Location
- Street 2004 Sangkat Teuk Thla Phnom Penh, Cambodia, 12102 Cambodia
- Coordinates: 11°33′4.86″N 104°52′25.60″E﻿ / ﻿11.5513500°N 104.8737778°E

Information
- Type: Private school, International school
- Motto: Caring Hearts, Ambitious Minds
- Founded: 1996
- Principal: Frances Morton
- Grades: EL2 - Grade 12
- Age range: 2 to 18
- Accreditation: International Baccalaureate, Western Association of Schools and Colleges, East Asia Regional Council of Overseas Schools
- Website: Northbridge International School Cambodia

= Northbridge International School Cambodia =

Private international school in Phnom Penh, Cambodia

Northbridge International School Cambodia (NISC) is a privately owned English-speaking international school, catering for students aged between 2 and 18, located in Teuk Thlar Commune, Sen Sok Section, Phnom Penh, Cambodia.

Founded in 1996, it is one of the largest international schools in the country with over 800 students representing more than 40 nationalities. The faculty is international with teachers representing over 15 nationalities, from Australia to the US, Argentina to Japan. The academic year at Northbridge is divided into two semesters beginning in the middle of August, and the beginning of January, with a total of 180 school days for students and 190 working day for teaching staff.
NISC is an International Baccalaureate World School delivering the three IB programs: IB PYP in the Primary School, IB MYP in the Middle School and IB DP in the High School. NISC is accredited by the East Asia Regional Council of Overseas Schools (EARCOS) and the Western Association of Schools and Colleges (WASC).

== History ==
Northbridge International School of Cambodia was founded in 1996 and opened in September 1997 with Mr. David Eaton as its first school head. The school was initially owned by Northbridge Communities Ltd., with its base of operations located in Thailand.

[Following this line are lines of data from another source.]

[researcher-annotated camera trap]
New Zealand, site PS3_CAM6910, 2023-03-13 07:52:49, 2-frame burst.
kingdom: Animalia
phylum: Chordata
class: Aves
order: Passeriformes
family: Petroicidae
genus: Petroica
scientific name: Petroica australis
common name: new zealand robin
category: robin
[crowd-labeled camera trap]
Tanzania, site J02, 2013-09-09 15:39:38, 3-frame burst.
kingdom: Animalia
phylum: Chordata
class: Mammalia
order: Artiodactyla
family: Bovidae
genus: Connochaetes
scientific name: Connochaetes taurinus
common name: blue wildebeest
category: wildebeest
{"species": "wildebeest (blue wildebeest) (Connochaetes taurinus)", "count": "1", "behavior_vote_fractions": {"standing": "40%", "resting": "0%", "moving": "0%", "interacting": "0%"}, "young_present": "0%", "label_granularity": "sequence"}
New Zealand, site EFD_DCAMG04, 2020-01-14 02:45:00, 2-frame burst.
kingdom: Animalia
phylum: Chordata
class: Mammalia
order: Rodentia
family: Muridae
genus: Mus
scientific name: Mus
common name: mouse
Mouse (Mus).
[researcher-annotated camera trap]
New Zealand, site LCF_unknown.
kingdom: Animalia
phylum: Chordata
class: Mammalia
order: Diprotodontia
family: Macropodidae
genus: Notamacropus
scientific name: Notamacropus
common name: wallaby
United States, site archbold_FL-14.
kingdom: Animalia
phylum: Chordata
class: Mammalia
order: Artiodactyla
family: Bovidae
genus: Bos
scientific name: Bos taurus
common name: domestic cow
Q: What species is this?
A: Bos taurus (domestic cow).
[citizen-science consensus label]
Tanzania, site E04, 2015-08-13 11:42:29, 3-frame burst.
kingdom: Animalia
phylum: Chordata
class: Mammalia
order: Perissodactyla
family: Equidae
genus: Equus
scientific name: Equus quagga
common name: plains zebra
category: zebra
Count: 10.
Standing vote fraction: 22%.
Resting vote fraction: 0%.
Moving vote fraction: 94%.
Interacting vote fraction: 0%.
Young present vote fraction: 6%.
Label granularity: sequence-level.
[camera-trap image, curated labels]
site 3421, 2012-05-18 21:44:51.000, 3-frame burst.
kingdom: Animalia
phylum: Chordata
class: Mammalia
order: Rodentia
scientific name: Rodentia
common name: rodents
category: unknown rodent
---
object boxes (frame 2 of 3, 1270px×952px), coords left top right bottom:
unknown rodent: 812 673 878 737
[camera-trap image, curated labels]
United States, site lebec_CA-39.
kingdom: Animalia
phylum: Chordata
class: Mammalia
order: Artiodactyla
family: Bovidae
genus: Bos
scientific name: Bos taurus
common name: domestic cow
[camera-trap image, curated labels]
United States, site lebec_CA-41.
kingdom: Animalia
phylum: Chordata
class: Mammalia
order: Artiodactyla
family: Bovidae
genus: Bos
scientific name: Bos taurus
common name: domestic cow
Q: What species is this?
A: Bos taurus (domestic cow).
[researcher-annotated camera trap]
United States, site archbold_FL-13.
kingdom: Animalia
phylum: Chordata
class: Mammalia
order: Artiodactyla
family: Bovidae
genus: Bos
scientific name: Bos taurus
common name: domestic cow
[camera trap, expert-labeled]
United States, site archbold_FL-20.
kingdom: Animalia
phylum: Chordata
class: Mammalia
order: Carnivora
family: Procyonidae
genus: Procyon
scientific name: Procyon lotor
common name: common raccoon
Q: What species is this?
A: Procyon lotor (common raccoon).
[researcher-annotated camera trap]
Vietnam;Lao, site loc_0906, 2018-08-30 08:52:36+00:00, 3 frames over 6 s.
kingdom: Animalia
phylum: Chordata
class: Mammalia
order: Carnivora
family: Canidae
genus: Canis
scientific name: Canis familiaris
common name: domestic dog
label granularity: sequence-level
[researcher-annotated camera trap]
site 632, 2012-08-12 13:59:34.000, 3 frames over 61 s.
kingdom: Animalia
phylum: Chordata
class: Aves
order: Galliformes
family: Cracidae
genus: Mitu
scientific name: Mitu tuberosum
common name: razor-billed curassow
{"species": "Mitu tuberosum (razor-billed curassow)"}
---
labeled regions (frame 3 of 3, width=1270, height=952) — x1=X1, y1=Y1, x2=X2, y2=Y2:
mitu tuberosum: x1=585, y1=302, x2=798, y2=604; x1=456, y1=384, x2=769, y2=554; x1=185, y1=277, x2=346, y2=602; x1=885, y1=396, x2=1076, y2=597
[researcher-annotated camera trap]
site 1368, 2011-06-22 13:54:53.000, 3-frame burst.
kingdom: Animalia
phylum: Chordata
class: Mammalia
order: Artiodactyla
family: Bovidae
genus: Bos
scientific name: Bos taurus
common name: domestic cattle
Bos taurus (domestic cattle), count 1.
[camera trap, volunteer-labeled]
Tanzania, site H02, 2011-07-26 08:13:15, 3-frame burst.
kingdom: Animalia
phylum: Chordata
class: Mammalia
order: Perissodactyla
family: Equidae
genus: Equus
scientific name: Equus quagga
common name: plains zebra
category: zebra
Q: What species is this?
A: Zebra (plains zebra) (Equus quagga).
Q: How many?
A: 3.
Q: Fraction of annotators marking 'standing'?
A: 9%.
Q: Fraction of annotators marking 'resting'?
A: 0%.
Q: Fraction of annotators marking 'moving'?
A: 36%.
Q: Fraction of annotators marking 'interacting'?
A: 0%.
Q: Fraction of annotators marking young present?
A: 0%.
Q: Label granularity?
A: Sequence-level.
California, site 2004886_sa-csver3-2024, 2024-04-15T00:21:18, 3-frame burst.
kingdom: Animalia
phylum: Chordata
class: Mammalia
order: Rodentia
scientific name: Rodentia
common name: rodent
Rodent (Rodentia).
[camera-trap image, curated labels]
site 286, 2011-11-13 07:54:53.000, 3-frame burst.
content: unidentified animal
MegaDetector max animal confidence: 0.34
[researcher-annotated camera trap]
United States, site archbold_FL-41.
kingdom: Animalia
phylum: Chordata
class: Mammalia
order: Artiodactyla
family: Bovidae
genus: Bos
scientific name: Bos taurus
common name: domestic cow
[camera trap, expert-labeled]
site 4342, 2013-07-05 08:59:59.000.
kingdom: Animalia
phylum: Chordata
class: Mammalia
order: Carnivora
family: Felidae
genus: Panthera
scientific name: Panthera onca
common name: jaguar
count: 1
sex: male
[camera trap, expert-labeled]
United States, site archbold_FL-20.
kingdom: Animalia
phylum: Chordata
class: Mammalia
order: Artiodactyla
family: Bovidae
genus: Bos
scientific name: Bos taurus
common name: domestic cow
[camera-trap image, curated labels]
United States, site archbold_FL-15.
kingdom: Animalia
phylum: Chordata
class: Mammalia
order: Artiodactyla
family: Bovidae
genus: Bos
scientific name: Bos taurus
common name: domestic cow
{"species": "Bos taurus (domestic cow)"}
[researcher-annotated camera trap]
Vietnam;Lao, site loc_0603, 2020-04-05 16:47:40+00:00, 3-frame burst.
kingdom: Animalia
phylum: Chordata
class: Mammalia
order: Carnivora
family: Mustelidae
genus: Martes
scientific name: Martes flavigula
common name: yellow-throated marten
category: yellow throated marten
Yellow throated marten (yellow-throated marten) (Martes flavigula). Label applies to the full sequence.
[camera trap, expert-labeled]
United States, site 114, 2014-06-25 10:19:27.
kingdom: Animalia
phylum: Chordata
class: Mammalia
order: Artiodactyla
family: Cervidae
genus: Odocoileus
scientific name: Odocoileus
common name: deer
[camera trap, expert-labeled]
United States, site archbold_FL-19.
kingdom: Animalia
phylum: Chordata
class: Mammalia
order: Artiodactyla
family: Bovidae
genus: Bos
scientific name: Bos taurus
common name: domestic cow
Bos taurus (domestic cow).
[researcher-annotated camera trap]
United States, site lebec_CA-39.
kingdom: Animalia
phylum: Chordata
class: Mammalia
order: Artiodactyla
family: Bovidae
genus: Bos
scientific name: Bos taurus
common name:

In 2003, French ceased to be the official second language of Cambodia, further encouraging the Cambodian elite to educate their children in English in international schools like Northbridge International School Cambodia. In February 2007 the entire Northbridge project – which included housing community and international school – was purchased by the Cambodian-based Royal Group.

In July 2014 the school became a part of the Nord Anglia Education family of schools which has more than 80 international schools around the world, with Nord Anglia managing and operating Northbridge International School, while Royal Group remains the property owner.

== Campus ==
Northbridge International School Cambodia is set in a spacious 20-acre green campus consisted of modern facilities including the Makerspace for the STEM program (Science, Technology, Engineering, Mathematics), dance studio, science labs, design studio, gym, and large green fields.

In August 2018, NISC celebrated the grand opening of the newly constructed Sports Hall by Nord Anglia Education CEO, Mr Andrew Fitzmaurice, while the 25 metre-long, eight lane main swimming pool built to FINA specifications opened in 2021.

Northbridge is located in the west of the city, and is in close proximity to the former Phnom Penh International Airport.